Se non mi credete, vi ricordo che proprio ieri la donna dei numeri di MBIA, il colosso delle monoline ormai in guerra aperta con le sempre più esigenti, ciniche e veramente ingrate agenzie di rating, si è vista costretta a dimettersi per disintossicarsi da un impegno che non si augurerebbe al proprio peggior nemico e mi auguro sinceramente che stia meditando di dedicarsi all'attività, pro bono si intende, in una delle tante associazioni di volontari che sono impegnate nell’assistere i milioni di cittadini americani alle prese con quisquiglie e pinzillacchere quali la perdita della propria abitazione o del lavoro, se non, come sempre più di frequente sta accadendo, di tutti e due contemporaneamente.

Da giorni, cerco di astenermi da una contabilità troppo precisa dei mercati azionari e dei sempre più inquieti, ma per problemi di segno opposto, mercati dei titoli di Stato, anche perché viene il mal di mare, ad esempio, a seguire le brusche oscillazioni nei due sensi di un titolo come quello della disastrata monoline denominata Ambac, la prima ad essere degradata da Fitch, un’azione che, nei giorni tranquilli varia del 10 per cento e di oltre il doppio in quelli più agitati, ma mi vedo costretto a segnalare che, oltre alla nuova chiusura in rosso di Wall Street, faceva notizia ieri il pesante downgrade di un’altra monoline, CIFG, che l’improvvisamente divenuta inesorabile S&P's ha portato in un colpo solo dalla stellare tripla A ad una molto modesta A+.

Mentre l’euro, grazie anche alle azzardate e quasi disperate mosse di Bernspan e dei suoi perfidi consiglieri europei ed extracomunitari, inizia a fare l’occhietto all’ennesima soglia psicologica di 1,56 dollari e la valuta statunitense resta aggrappata con le mani sempre più intirizzite al salvagente dei 101 yen, chiaro preludio dell’assalto alla soglia, questa sì veramente psicologica, dei 100 yen, continua inesorabile la salita dei tassi interbancari nell’area dell’euro ed in quella della sterlina ed ormai si è ad un passo dai massimi toccati nel dicembre dell’anno scorso.

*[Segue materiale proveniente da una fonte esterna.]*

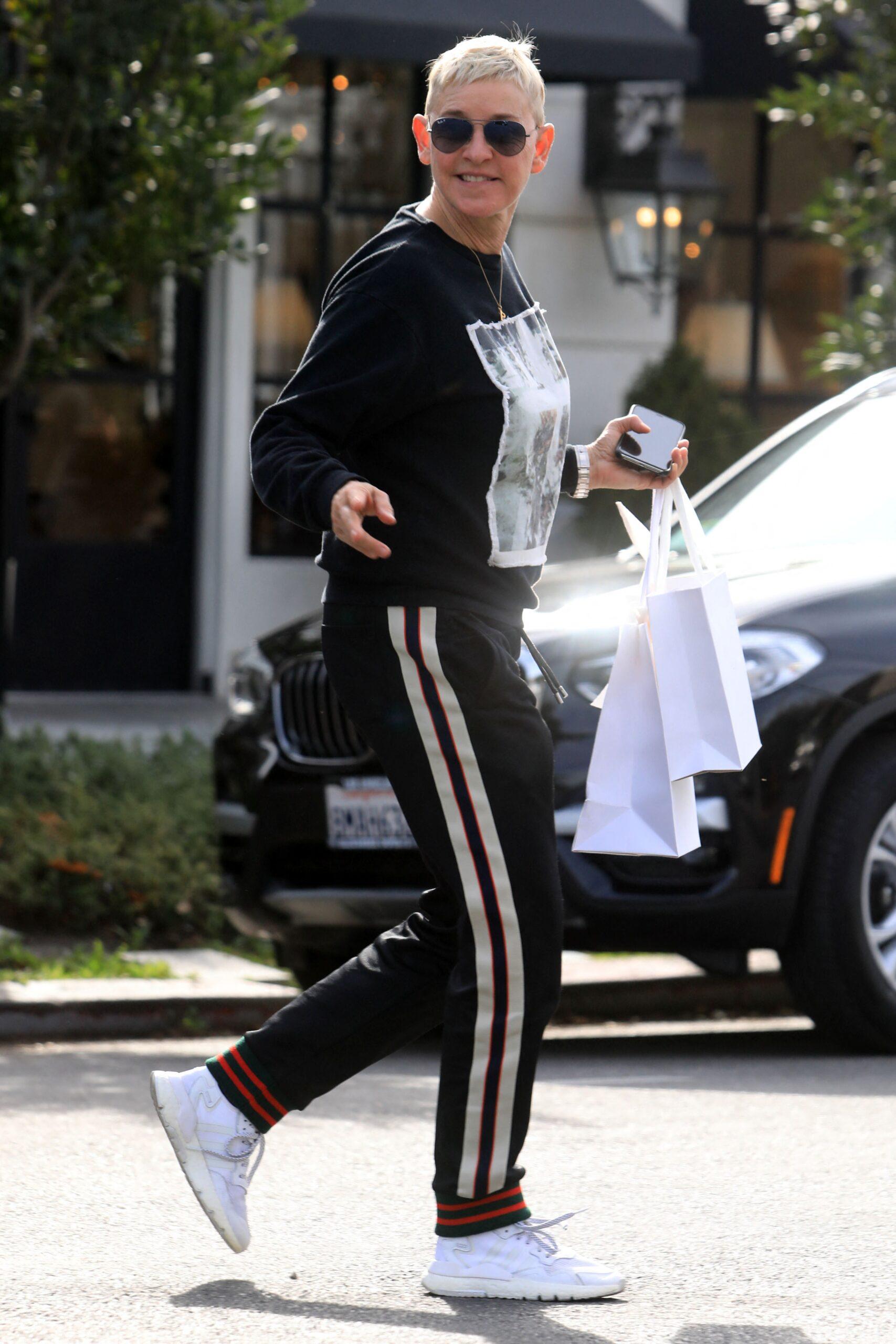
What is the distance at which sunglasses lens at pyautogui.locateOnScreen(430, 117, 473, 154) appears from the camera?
11.0ft

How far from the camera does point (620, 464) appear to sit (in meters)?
3.73

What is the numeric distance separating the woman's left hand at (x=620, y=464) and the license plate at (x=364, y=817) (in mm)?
1927

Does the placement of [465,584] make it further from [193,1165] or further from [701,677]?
[193,1165]

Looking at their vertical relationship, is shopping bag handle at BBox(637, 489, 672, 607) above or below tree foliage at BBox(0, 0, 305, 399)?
below

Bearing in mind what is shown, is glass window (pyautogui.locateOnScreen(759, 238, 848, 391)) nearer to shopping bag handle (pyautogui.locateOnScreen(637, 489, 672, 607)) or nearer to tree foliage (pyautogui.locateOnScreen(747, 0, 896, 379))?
tree foliage (pyautogui.locateOnScreen(747, 0, 896, 379))

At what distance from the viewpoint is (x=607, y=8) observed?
11.8 metres

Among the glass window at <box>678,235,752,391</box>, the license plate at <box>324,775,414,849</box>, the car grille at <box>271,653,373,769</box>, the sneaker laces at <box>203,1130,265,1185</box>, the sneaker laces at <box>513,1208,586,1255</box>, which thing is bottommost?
the sneaker laces at <box>513,1208,586,1255</box>

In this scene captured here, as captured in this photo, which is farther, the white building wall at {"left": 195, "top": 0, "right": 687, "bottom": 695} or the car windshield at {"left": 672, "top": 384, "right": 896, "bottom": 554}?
the white building wall at {"left": 195, "top": 0, "right": 687, "bottom": 695}

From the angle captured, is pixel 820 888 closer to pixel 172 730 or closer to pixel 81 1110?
pixel 81 1110

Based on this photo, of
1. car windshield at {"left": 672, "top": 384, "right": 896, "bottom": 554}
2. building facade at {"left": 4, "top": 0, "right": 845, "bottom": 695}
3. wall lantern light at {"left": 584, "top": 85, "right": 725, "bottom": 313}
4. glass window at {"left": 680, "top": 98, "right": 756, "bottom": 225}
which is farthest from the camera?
glass window at {"left": 680, "top": 98, "right": 756, "bottom": 225}

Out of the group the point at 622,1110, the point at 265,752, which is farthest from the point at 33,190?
the point at 622,1110

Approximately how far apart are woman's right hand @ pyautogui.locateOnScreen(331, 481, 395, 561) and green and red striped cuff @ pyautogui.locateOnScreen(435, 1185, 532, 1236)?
3.42 ft

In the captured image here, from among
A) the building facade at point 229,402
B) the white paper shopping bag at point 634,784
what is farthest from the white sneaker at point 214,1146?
the building facade at point 229,402

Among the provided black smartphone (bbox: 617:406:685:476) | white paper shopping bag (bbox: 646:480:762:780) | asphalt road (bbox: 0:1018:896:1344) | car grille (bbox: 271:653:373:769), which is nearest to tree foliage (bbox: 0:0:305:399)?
car grille (bbox: 271:653:373:769)
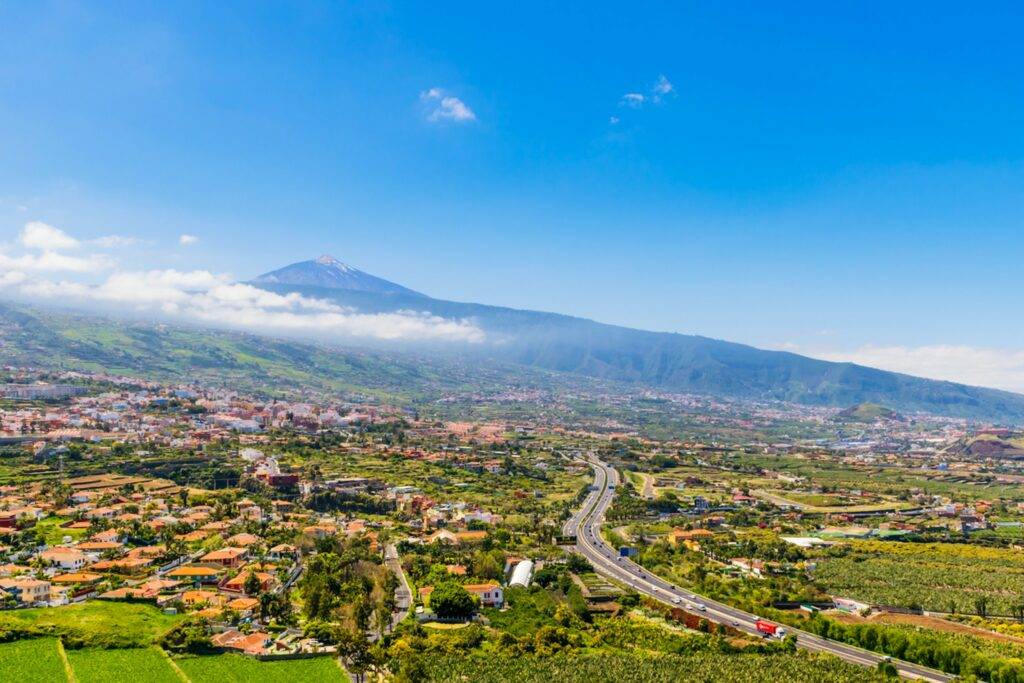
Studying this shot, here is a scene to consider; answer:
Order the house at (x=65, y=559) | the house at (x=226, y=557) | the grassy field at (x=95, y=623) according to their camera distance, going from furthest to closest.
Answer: the house at (x=226, y=557)
the house at (x=65, y=559)
the grassy field at (x=95, y=623)

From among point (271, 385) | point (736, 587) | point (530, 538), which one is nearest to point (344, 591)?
→ point (530, 538)

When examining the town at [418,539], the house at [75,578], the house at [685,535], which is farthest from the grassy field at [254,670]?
the house at [685,535]

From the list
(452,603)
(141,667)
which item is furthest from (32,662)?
(452,603)

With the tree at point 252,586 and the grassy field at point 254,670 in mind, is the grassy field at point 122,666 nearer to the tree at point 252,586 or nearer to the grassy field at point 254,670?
the grassy field at point 254,670

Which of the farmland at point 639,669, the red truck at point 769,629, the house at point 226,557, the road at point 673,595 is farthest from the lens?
the house at point 226,557

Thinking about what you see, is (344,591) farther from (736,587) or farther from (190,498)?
(190,498)

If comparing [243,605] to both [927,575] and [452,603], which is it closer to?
[452,603]

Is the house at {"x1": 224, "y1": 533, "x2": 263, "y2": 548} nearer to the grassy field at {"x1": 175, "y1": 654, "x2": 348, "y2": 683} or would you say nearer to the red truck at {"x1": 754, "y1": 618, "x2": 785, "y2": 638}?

Comunico ai miei quattro lettori che il 19 di questo mese parteciperò ad una tavola rotonda che si terrà alle 9 e 30 alla Residenza di Ripetta, sita nell’omonima via di Roma, nell’ambito di una Conferenza sulla crisi finanziaria ed i suoi effetti sociali organizzata dal Dipartimento Politiche economiche della UIL, introdotta dal Segretario Confederale Antonio Foccillo e conclusa dall'intervento del Segretario Generale, Luigi Angeletti, tavola rotonda alla quale parteciperanno, tra gli altri, gli economisti Luigi Spaventa, Paolo Leon ed Elsa Fornero, e che sarei felice, compatibilmente con i vostri impegni, di vedervi e conoscervi in questa occasione.